Retatrutide adds glucagon-receptor activity to the GIP and GLP-1 mechanism used by tirzepatide, making it a triple agonist targeting all three receptors simultaneously. This additional mechanism appears to lean harder on energy expenditure as well as appetite. Phase 2 data have reported weight reductions above the tirzepatide benchmark, though larger phase 3 trials are still needed to confirm durability and cardiovascular safety.

How has the amount of weight loss changed as newer GLP-1 drugs have been developed?

Each generation has produced meaningfully greater weight loss: liraglutide yielded roughly 6–8%, once-weekly semaglutide pushed that to around 12–15%, and tirzepatide has reported about 20% in adults with obesity but without diabetes. Early retatrutide phase 2 data sit above even that tirzepatide benchmark.

What did the SURPASS analysis find about tirzepatide in older adults who are not obese?

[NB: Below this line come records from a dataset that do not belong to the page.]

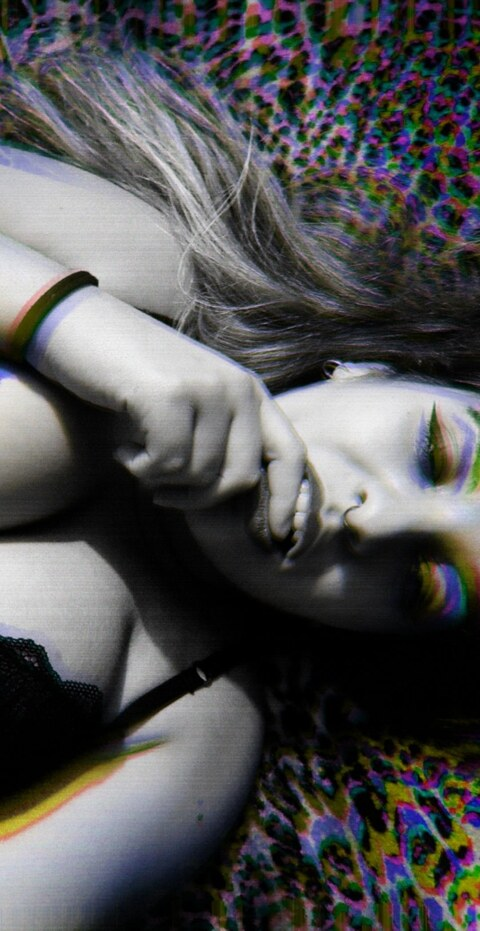 karla265 header picture leakfans.com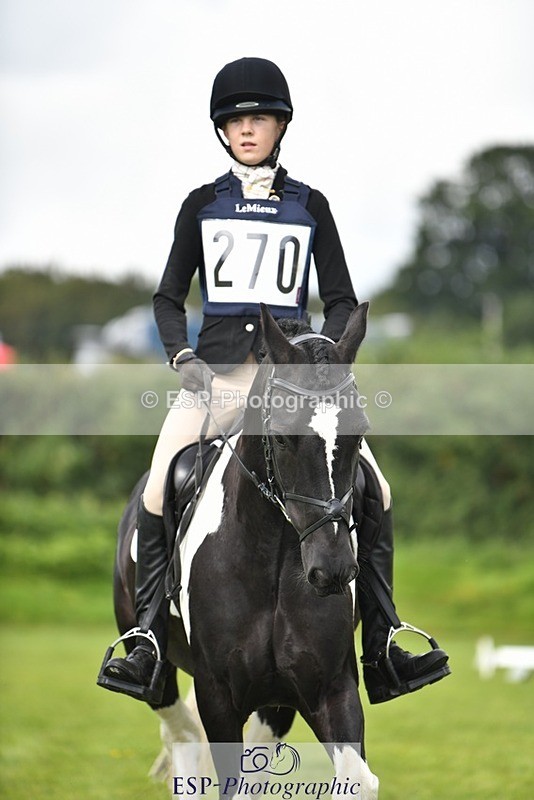 230826-111241-15769 - Sections C & D 10 to End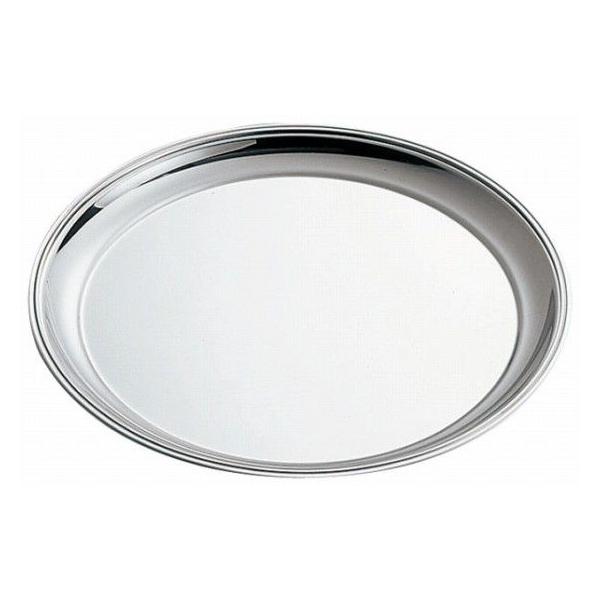 1017-07 SW 18-8 Bۖ~ 12Ditj 128000010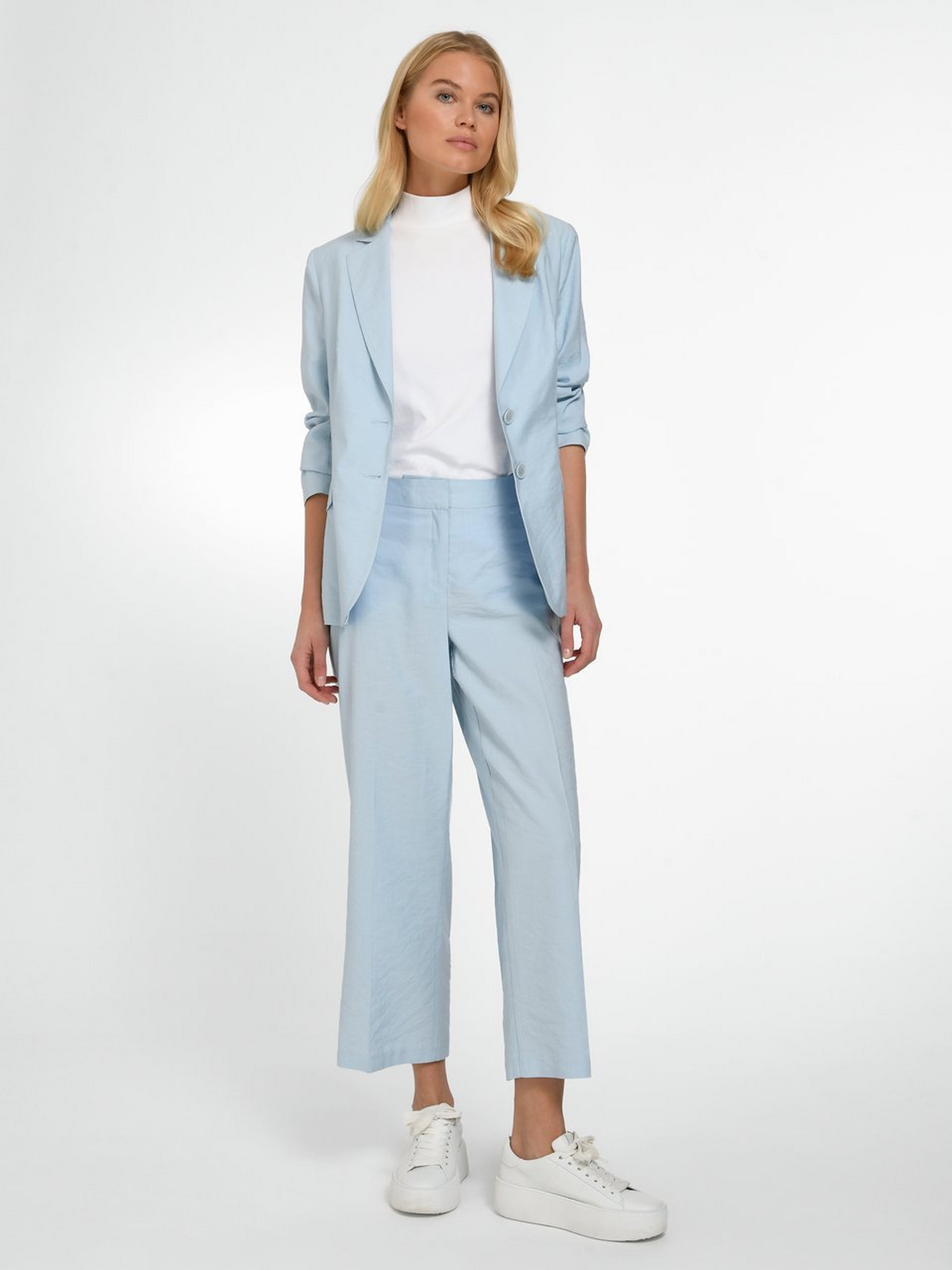 Culotte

A post-hoc analysis pooling participants from SURPASS-1 through -5 found that tirzepatide produced HbA1c reductions of roughly 1.97% to 2.10% in adults aged 65 and over with type 2 diabetes and a BMI below 30, regardless of maintenance dose. Weight loss in this group was more modest than in the overall trial population. Notably, older participants without obesity were somewhat more likely to discontinue because of adverse events than the broader cohort.

Are semaglutide or tirzepatide approved for type 1 diabetes or LADA?

No — neither drug is currently approved for type 1 diabetes or latent autoimmune diabetes in adults (LADA), and any use in those conditions would be off-label. The article describes the evidence base as still early and the populations studied as heterogeneous, and notes that the decision involves specific risks, such as the potential for diabetic ketoacidosis when insulin needs shift.

What are the most common side effects of GLP-1 medicines, and how are they managed?

The class shares a profile of nausea, vomiting, constipation, and diarrhoea. These are generally manageable with slow dose titration but are real enough that a meaningful number of patients discontinue treatment.